Bandra Kurla Complex Ground

Ground information
- Location: Bandra, Mumbai, Maharashtra, India
- Country: India
- Establishment: 2006
- Owner: Mumbai Metropolitan Region Development Authority
- Operator: Mumbai Cricket Association
- Tenants: Mumbai

International information
- First women's ODI: 1 March 2010: India v England
- Last women's ODI: 8 February 2013: New Zealand v Sri Lanka
- First women's T20I: 4 March 2010: India v England
- Last women's T20I: 8 March 2010: India v England

= Bandra Kurla Complex Ground =

Cricket ground

Bandra Kurla Complex Ground is a cricket ground in Bandra, Maharashtra. The ground normally hosts charity matches and some local matches.
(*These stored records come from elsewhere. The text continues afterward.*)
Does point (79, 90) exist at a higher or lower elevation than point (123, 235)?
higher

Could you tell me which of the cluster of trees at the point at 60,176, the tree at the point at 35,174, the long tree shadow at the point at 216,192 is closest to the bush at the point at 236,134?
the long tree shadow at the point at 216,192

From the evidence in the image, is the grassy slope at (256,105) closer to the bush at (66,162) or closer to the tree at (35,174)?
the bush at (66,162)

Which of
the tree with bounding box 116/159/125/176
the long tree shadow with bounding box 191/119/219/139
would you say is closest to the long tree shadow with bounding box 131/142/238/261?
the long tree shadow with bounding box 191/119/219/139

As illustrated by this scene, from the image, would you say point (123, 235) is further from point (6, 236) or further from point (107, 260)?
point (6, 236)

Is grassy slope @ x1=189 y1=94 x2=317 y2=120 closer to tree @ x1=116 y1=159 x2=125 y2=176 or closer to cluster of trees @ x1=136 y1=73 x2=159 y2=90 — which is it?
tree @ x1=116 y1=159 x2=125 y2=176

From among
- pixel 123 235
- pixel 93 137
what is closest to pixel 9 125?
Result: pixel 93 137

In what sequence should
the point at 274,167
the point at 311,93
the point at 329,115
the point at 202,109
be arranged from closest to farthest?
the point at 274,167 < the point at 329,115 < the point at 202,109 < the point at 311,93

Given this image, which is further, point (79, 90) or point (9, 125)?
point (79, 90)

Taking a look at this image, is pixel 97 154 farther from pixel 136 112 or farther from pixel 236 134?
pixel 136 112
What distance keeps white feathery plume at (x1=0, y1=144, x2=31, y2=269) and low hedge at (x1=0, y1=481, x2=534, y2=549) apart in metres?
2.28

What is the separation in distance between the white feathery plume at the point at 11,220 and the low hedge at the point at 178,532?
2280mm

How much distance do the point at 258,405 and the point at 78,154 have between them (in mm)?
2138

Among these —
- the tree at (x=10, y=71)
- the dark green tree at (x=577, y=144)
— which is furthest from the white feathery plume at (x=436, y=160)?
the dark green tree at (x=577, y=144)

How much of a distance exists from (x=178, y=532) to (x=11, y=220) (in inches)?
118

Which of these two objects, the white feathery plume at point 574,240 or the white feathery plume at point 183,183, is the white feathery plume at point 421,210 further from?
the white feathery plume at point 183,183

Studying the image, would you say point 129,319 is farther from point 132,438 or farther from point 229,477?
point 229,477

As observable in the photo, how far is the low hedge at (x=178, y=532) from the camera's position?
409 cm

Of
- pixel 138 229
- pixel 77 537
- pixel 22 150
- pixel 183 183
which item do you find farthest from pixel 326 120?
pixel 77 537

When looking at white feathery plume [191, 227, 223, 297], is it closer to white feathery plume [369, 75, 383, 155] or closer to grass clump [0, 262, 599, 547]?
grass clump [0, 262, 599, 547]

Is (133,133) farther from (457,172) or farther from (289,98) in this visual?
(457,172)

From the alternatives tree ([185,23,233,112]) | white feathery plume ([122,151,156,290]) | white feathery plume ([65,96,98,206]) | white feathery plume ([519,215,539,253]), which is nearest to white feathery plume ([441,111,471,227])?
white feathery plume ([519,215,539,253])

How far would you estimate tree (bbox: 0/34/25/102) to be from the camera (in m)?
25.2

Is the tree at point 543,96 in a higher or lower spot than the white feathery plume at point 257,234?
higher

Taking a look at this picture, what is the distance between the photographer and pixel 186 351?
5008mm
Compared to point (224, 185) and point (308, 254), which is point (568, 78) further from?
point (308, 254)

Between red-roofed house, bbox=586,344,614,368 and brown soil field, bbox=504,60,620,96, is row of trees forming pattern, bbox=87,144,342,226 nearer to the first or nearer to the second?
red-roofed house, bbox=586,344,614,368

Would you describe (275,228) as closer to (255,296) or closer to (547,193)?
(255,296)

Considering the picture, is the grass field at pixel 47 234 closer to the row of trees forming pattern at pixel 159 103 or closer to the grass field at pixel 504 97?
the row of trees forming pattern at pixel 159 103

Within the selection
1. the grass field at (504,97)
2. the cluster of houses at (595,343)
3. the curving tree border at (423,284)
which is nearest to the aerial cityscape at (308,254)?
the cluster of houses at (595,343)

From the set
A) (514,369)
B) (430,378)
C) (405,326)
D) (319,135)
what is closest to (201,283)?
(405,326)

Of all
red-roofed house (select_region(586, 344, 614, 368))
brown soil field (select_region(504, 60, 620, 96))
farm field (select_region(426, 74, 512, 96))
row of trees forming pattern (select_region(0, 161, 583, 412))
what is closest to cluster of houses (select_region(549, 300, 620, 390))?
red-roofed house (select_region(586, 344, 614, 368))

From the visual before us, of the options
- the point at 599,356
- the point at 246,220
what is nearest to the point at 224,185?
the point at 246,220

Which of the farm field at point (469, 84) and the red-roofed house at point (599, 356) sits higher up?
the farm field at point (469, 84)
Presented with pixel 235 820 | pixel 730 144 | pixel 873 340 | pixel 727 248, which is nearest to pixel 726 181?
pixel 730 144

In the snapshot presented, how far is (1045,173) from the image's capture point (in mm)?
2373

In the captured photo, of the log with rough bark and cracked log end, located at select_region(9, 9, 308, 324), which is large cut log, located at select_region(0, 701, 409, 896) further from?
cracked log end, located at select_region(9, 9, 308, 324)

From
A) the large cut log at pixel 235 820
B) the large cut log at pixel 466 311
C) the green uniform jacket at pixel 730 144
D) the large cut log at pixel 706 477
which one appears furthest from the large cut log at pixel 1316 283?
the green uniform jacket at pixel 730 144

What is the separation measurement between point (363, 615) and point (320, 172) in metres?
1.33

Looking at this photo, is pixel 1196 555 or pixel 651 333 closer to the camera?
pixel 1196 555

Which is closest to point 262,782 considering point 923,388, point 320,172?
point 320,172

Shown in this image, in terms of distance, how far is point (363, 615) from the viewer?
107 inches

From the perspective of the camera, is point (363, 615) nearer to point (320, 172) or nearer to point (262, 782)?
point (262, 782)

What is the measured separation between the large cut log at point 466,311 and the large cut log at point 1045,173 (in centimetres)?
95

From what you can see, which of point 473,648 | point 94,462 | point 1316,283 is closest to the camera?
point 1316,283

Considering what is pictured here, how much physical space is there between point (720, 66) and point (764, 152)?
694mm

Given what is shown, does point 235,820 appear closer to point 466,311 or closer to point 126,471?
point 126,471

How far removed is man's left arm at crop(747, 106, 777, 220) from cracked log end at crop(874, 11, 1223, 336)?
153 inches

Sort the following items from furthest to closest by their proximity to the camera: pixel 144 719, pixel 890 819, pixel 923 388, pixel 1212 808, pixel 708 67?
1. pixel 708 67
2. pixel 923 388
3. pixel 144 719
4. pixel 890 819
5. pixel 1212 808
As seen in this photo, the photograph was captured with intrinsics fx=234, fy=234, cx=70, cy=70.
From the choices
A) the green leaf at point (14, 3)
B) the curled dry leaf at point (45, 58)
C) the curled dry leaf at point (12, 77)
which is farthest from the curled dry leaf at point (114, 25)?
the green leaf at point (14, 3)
It also is home to the Mumbai Cricket Association.

==Overview==
In 2007, Mumbai Cricket Association installed a recreation centre at the ground which forms part of their Indoor Cricket Academy. The Club House has top class sporting facilities ranging from a badminton hall with two courts - billiards and snookers hall, equipped with two imported billiards tables. Three pitches are for spin, three others for seam bowling while the seventh is a normal wicket.

In 2009, India under-19s for 2010 World Cup in New Zealand also did practice with Mike Young, Australian fielding coach.

The ground has also hosted women's ODI and T20I including two match of World Cup 2013. The Bandra Kurla Complex Ground has also hosted some matches which were part of the 2017 Blind T20 World Cup.